Source text
My dog has cancer in his liver and spleen, and learning this has strongly exacerbated some kind of predisposition towards being vulnerable to depression. He's an old dog so it probably wouldn't have changed his life expectancy THAT much, but it's still really sad. If you're not a pet person this might be counterintuitive, but to me it's losing a friend, and the things people say to me are mostly unhelpful. Which is why I'm posting it here specifically: the typical coping memes about doggy heaven or death as some profoundly important part of Nature are ruined for me. So I wanted to ask how people here deal with this sort of thing. Especially on the cognitive end of things, what types of frames and self talk you used. I do already know the basics, like exercise and diet and meditation, but I sure wouldn't mind a new insight on getting myself to actually do that stuff when I'm this down.

I've thought about cryopreserving him, but even if that were a good way to use the money I just don't think I can afford it. All I'll have is an increasingly vague and emotionally distant memory, I guess, and it sucks. I've been regretting not valuing him more during his peak health, as well, although maybe I'd always feel guilty for anything short of having been perfect.

(Extracted data entries)
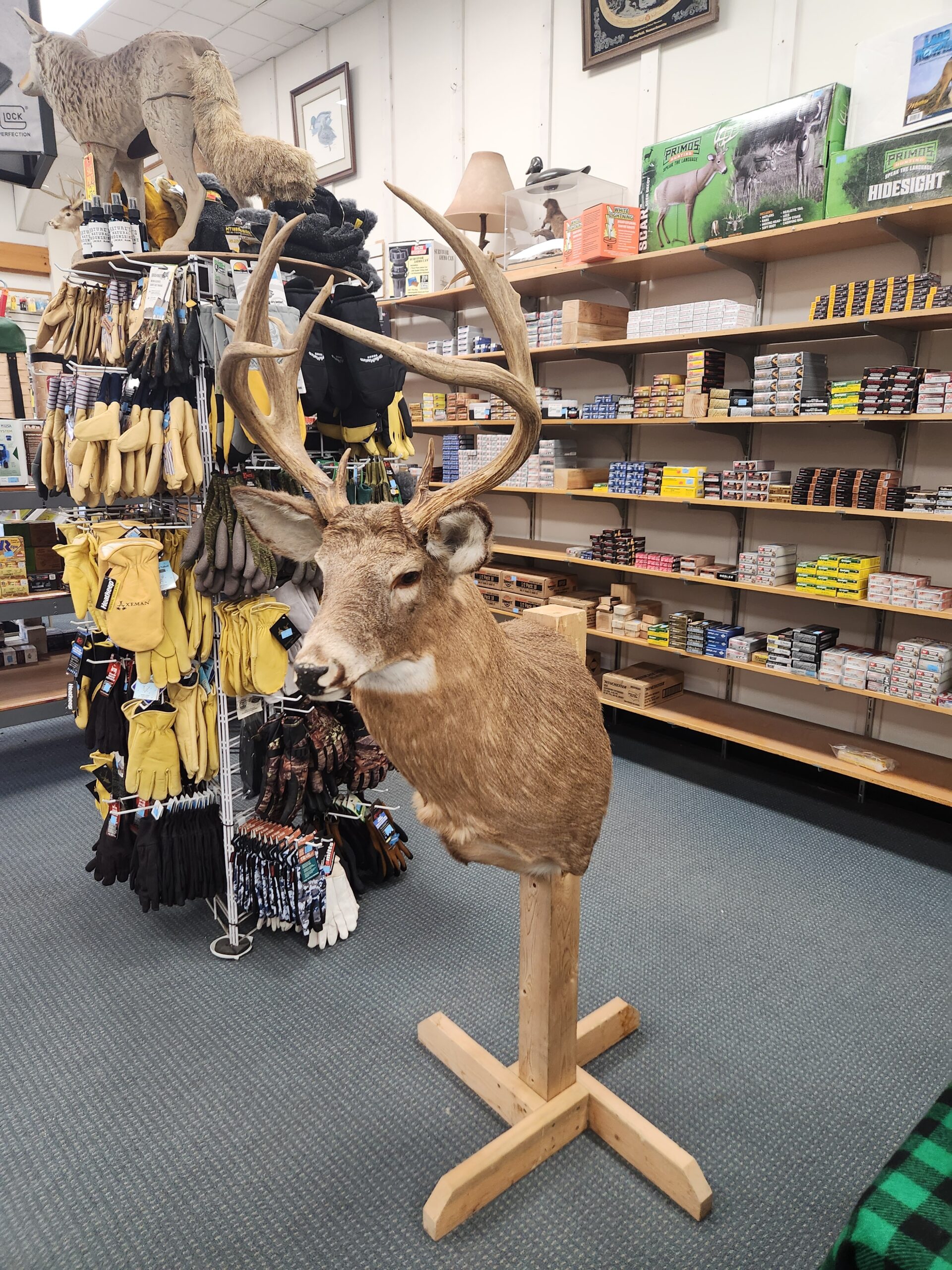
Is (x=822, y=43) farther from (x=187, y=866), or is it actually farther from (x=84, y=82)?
(x=187, y=866)

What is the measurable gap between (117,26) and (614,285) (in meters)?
5.27

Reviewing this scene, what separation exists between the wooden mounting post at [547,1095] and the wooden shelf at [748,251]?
2.51 meters

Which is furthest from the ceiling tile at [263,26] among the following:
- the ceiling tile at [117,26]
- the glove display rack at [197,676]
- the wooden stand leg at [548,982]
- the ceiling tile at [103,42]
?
the wooden stand leg at [548,982]

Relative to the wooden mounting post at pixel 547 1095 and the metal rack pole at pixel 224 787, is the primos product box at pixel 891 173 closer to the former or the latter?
the wooden mounting post at pixel 547 1095

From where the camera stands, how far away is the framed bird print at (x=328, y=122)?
238 inches

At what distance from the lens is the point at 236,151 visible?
2.85 meters

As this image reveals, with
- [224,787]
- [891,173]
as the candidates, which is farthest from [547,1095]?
[891,173]

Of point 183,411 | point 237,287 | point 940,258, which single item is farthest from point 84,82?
point 940,258

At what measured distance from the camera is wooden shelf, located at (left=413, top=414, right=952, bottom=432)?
3172mm

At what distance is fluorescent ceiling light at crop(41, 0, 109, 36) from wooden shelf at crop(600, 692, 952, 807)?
19.9 ft

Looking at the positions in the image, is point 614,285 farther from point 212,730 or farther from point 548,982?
point 548,982

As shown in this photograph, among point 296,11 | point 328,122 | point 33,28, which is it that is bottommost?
point 33,28

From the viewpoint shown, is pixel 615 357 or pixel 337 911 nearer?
pixel 337 911

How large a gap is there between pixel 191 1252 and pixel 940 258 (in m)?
4.40
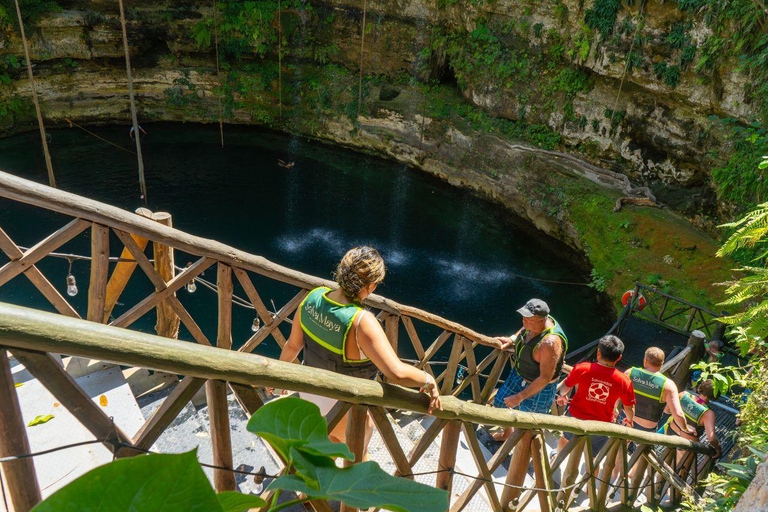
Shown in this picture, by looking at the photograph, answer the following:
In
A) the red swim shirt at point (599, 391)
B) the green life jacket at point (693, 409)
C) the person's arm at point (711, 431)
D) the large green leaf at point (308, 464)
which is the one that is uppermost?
the large green leaf at point (308, 464)

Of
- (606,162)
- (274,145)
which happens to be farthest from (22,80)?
(606,162)

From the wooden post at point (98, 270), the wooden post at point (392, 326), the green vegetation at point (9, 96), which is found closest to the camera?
the wooden post at point (98, 270)

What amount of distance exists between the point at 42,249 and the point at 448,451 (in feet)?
8.42

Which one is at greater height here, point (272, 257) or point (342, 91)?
point (342, 91)

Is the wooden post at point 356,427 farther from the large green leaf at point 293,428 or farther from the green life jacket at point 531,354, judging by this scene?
the green life jacket at point 531,354

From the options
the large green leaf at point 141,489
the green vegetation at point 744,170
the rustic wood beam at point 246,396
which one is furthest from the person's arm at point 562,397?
the green vegetation at point 744,170

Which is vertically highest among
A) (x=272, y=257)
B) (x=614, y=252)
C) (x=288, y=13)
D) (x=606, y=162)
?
(x=288, y=13)

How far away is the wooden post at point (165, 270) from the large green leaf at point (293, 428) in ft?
10.9

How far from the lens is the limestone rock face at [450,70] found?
1438cm

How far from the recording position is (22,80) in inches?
749

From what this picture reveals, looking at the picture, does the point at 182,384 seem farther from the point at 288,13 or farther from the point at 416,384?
the point at 288,13

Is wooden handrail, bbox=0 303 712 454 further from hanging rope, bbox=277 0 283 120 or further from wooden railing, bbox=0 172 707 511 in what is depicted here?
hanging rope, bbox=277 0 283 120

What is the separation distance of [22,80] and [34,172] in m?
4.25

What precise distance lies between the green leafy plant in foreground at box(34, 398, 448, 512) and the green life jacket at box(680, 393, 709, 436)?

About this exercise
Please restate the part of the post about the sick dog that opens with "I've thought about" and closes with "having been perfect.", swapping "money" for "savings". None of this data matters here.

Solution to this task
I've thought about cryopreserving him, but even if that were a good way to use the savings I just don't think I can afford it. All I'll have is an increasingly vague and emotionally distant memory, I guess, and it sucks. I've been regretting not valuing him more during his peak health, as well, although maybe I'd always feel guilty for anything short of having been perfect.